Bailey has found a way to engage with and weave together feminist theory, philosophy of race, historical events, and personal stories to form a tapestry for the present. The Weight of Whiteness illustrates a way of employing critical whiteness studies that invites the reader to invest their whole self in personal reflection about racial identity, racial privilege, and white supremacy.... A major advantage of this book is the extent to which Bailey theorizes not only about the personal or the political, but about how these mutually reinforce one another according to the logic of white supremacy. Furthermore, she gracefully attempts to express the multifarious ways in which whiteness attempts to insulate itself from criticism. This book will cause many to pause. It may raise some eyebrows. A few readers will shake their heads; more will applaud. Although sometimes challenging, it is accessible to a wide audience and well worth the read. Recommended.
— Choice Reviews
"Alison Bailey’s book could not have come at a more opportune time, a time when, on the one hand, white supremacy in its narrow and structural sense is being normalized by the highest levels of authority in our country and, on the other hand, where resistance and activism for racial justice is broadly and increasingly gaining recognition. Bailey’s work, courageous in its deeply personal humility and epistemic honesty, and compelling in its philosophical acuity, boldly exposes the ways in which the weight of whiteness is discounted by white people and demonstrates how this weight must not be ignored. This book offers important tools to help white people to cultivate opportunities for the weighty conversations of race that are so desperately needed today."

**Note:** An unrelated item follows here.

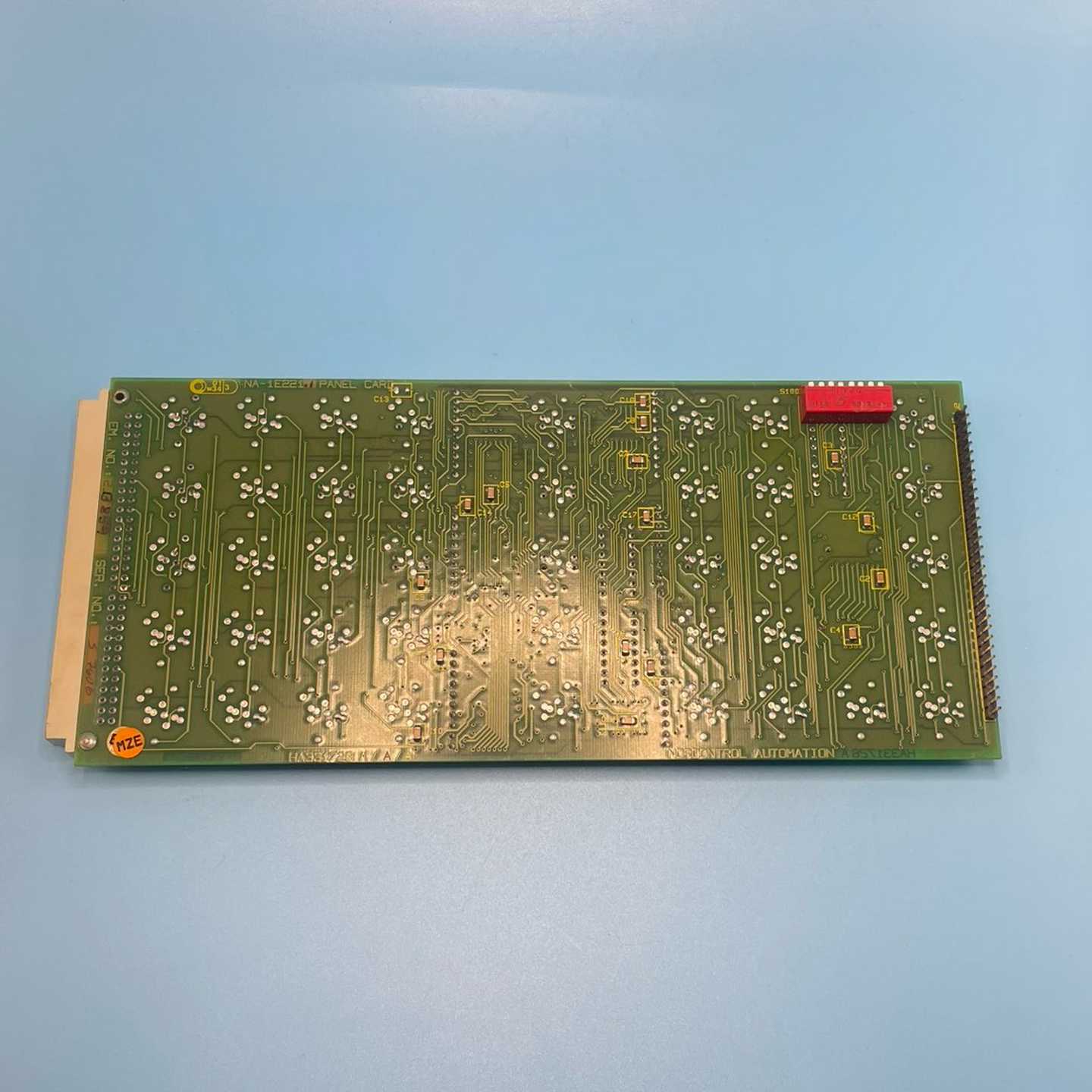 凌华C154数据卡，三片询价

— Barbara Applebaum, Syracuse University
"Alison Bailey’s The Weight of Whiteness provides a timely engagement with the embodied comportments and habits of emotion that compose whiteness as a citadel of white privilege and supremacy in the United States. The weight of whiteness, Bailey argues, has pressed upon Black, Indigenous, and people of color for far too long, but dismantling it requires white people to inhabit the world differently. It’s not enough to make whiteness visible. White people must learn to feel its costs and losses. Her book provides indispensable resources for doing the affective work necessary for grappling with what white people are taught to ignore."
— Gaile Pohlhaus Jr., Miami University, Ohio
"The achievement of racial justice in the United States will require both social and individual transformation. In this rich and insightful exploration of the multi-dimensionality of 'whiteness,' Alison Bailey gives us an expert philosophical guided tour of the patterns and structures of white privilege, white discursive evasion, white pedagogical resistance, and self-inflicted white moral damage, climaxing in a moving and heartfelt account of her discovery of her own ancestors’ deep involvement in American slavery, and the 'weight' she inherits."